__To do__
Say how many lines in the entries hold the word "Photo", and reply with that number only.

(Stored entries)
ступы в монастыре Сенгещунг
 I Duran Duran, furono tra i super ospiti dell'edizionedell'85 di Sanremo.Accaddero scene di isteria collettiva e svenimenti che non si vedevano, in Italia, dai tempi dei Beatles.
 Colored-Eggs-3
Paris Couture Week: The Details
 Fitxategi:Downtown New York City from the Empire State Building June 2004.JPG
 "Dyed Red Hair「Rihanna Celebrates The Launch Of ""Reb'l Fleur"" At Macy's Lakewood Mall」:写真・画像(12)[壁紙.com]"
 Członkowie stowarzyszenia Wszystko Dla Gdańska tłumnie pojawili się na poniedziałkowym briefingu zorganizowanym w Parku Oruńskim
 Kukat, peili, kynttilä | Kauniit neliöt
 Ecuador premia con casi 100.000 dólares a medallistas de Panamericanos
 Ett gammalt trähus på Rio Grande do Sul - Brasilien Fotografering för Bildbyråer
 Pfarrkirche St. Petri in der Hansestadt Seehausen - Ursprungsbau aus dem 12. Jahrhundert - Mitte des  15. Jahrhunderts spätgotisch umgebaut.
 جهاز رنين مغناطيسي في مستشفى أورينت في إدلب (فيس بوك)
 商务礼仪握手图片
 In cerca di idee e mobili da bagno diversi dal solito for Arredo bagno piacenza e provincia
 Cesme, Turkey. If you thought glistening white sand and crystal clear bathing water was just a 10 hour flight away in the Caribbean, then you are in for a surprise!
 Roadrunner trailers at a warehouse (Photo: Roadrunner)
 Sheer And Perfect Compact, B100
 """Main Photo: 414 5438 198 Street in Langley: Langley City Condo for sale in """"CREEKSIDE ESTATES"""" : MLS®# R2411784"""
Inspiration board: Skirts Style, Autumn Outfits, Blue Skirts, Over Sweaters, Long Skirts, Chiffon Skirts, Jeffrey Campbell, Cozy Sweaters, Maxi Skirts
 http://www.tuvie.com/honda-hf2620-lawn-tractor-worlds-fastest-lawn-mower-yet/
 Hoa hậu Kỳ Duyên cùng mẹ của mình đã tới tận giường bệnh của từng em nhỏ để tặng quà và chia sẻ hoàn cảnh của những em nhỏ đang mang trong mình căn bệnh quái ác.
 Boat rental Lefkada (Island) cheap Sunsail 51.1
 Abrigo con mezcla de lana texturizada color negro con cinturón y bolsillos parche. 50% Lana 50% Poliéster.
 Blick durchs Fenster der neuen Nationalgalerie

__Your solution__
2